Written task:
Locate and copy every line of the data below that contains the string "captured". Case counts.

··· Records supplied ···

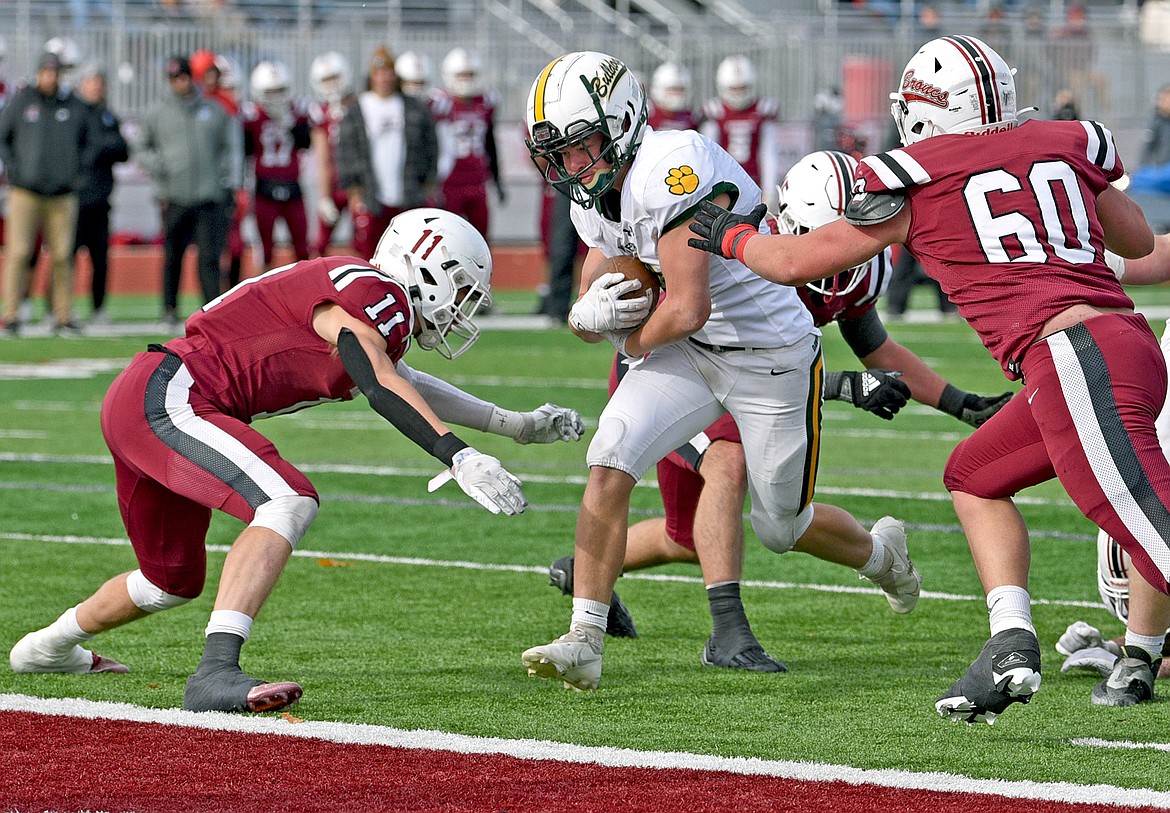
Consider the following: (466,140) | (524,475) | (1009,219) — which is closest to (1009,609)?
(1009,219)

···
··· Records supplied ···

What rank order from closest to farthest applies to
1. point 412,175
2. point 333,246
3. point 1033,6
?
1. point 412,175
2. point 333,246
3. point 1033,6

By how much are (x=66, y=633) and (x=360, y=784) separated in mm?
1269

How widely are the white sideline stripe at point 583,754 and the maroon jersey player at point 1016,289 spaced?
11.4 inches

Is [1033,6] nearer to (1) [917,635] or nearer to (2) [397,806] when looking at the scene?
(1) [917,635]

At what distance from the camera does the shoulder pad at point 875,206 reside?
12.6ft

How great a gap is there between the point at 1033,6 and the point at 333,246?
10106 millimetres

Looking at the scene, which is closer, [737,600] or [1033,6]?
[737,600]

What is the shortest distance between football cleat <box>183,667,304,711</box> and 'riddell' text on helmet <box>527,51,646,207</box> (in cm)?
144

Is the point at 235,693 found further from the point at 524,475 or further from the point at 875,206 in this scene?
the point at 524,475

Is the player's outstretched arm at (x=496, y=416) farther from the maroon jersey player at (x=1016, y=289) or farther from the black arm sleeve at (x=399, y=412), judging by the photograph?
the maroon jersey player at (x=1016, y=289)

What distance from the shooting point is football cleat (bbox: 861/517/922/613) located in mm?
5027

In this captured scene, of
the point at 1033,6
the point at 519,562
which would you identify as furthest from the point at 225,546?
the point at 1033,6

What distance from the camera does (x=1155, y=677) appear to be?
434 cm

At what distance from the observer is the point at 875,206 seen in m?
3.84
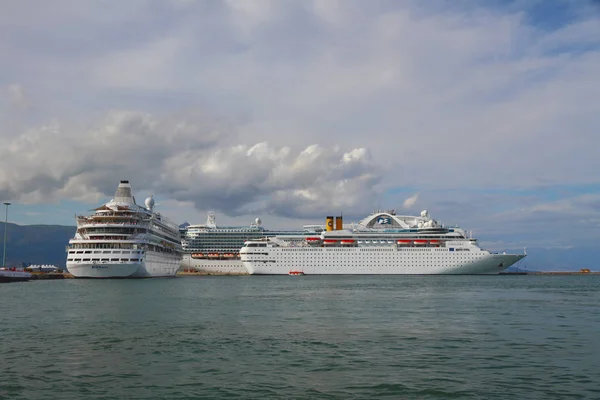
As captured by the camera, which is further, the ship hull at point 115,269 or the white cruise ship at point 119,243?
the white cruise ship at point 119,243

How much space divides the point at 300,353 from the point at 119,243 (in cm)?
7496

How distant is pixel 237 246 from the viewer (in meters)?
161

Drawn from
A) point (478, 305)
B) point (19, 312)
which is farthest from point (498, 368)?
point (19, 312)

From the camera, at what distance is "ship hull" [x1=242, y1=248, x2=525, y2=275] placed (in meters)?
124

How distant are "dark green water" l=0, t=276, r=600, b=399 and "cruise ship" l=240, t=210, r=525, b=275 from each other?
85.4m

···
··· Records supplied ···

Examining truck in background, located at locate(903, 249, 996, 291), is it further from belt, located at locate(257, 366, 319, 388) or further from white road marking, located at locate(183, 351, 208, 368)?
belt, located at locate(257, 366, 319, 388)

···

Correct output:
In this captured scene, of
As captured by the camera, which is further, the ship hull at point 115,269 or the white cruise ship at point 119,243?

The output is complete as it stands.